Clemens Schmale hat seinen persönlichen Handelsstil seit den 1990er Jahren an der Börse entwickelt.

Dieser gründet auf zwei Säulen: ein anderer Analyseansatz und andere Basiswerte. Mit anders ist vor allem die Kombination aus Global Makro, fundamentaler Analyse und Chartanalyse sowie Zukunftstrends gemeint. Während Fundamentaldaten und Makrotrends bestimmen, was konkret gehandelt wird, verlässt sich Schmale beim Timing auf die Chartanalyse. Er handelt alle Anlageklassen, wobei er sich größtenteils auf Werte konzentriert, die nicht „Mainstream“ sind.
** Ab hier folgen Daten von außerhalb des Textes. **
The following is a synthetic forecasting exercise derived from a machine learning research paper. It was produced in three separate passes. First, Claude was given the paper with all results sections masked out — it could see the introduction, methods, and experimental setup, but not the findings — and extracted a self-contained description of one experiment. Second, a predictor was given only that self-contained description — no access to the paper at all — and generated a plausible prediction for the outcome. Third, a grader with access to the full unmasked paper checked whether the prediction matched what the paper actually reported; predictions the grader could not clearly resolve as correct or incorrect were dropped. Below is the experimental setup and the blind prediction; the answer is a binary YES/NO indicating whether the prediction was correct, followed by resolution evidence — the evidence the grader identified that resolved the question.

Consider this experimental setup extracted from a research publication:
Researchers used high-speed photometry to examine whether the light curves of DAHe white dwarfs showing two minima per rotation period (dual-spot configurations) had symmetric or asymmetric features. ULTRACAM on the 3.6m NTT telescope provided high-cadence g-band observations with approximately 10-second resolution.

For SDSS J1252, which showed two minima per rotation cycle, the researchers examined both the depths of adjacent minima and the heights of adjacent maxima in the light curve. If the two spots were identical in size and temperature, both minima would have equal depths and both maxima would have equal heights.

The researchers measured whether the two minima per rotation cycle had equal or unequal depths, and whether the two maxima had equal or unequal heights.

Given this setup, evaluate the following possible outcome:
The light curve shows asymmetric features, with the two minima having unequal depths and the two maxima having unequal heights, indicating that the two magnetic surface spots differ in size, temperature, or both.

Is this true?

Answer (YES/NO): YES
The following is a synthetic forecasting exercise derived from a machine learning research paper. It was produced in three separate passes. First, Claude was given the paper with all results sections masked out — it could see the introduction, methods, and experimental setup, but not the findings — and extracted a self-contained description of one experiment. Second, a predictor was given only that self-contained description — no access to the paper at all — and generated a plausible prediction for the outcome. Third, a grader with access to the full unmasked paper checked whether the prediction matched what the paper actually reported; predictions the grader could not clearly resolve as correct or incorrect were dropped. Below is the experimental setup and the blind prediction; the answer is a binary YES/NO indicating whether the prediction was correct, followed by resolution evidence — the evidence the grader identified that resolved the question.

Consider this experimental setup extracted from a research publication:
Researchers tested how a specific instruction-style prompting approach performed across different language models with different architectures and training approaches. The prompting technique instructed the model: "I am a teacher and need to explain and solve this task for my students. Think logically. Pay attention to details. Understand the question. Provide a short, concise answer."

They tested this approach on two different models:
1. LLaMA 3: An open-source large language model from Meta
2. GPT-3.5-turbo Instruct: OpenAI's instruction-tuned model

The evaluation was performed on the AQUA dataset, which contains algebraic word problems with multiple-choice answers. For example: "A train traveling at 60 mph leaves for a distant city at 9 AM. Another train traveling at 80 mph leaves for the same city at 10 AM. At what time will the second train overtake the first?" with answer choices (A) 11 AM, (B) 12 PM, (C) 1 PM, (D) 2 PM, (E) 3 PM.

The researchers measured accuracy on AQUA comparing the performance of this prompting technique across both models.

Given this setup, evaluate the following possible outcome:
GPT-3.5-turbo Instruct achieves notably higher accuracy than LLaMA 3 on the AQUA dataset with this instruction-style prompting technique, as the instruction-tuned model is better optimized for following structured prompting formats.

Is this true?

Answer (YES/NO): NO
Diese Märkte sind weniger effizient als andere und ermöglichen so hohes Renditepotenzial. Sie sind damit allerdings auch spekulativer als hochliquide Märkte. Die Haltedauer einzelner Positionen variiert nach Anlageklasse, beträgt jedoch meist mehrere Tage, oft auch Wochen oder Monate.

Rohstoffe, Währungen und Volatilität handelt er aktiv, in Aktien und Anleihen investiert er eher langfristig. Die Basiswerte werden direkt – auch über Futures – oder über CFDs gehandelt, in Ausnahmefällen über Optionen und Zertifikate.